Controverse autour de l’accord d’expulsion
En visite en Italie, le ministre de l’Intérieur britannique, James Cleverly, s’est rendu à Lampedusa au lendemain de l’adoption par le parlement britannique du projet de loi controversé « Safety of Rwanda Bill », pour envisager des actions communes pour freiner l’immigration clandestine, avec son homologue italien. En effet, des dizaines de milliers de migrants traversent la Méditerranée sur des bateaux partis d’Afrique du Nord pour rejoindre l’île sicilienne de Lampedusa.
- Le Haut commissaire des Nations unies (HCR) pour les réfugiés a critiqué l’accord, le jugeant incompatible avec le droit international des réfugiés, car il utilise un modèle d’asile qui enfreint la solidarité mondiale et le système international de protection des réfugiés.
- James Cleverly, Ministre de l’Intérieur britannique, a répondu aux critiques en affirmant que le Royaume-Uni respecte les Nations unies, tout en défendant l’efficacité de l’accord contesté.

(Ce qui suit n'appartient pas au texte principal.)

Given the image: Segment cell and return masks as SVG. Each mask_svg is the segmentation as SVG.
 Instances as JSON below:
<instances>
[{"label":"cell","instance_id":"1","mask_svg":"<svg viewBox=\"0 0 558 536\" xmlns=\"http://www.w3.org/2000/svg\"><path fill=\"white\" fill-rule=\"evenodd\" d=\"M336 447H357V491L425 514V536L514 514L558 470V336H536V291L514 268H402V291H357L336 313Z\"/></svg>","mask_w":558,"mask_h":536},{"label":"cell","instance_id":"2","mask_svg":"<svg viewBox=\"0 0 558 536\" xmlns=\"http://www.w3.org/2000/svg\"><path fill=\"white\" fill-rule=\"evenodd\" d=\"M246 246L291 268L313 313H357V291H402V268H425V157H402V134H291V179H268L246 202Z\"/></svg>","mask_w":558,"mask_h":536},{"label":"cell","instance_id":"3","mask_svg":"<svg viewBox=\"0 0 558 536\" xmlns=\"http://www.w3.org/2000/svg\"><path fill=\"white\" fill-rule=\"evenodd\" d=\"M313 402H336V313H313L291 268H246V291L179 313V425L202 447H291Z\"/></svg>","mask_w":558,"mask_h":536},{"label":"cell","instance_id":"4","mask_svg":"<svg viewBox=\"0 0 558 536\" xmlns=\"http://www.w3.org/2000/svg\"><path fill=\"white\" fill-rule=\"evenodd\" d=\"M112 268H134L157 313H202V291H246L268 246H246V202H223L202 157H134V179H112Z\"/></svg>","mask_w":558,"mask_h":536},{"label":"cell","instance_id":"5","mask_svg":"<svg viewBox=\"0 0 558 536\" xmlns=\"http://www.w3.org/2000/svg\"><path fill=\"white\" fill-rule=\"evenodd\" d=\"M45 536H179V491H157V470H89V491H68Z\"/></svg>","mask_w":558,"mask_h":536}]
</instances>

Position du gouvernement britannique
Pour le gouvernement britannique, le projet de loi est présenté comme un moyen de dissuasion « nouveau et créatif » face à un problème ancien et croissant. Le ministre James Cleverly a souligné que cet accord s’apparente, sur certains aspects, au modèle controversé de l’Italie visant à externaliser le traitement des demandeurs d’asile.
- Le gouvernement affirme que ces mesures d’expulsion contribueront à réduire les flux de migrants entrant illégalement en Grande-Bretagne.
- Cependant, des organisations de défense des droits de l’homme soulignent que ce projet de loi viole les droits des migrants tels que définis dans les conventions internationales sur les réfugiés.
Les débats autour de cet accord entre le Rwanda et le Royaume-Uni reflètent les tensions persistantes entre impératifs de sécurité nationale, contrôle de l’immigration et respect des droits des migrants.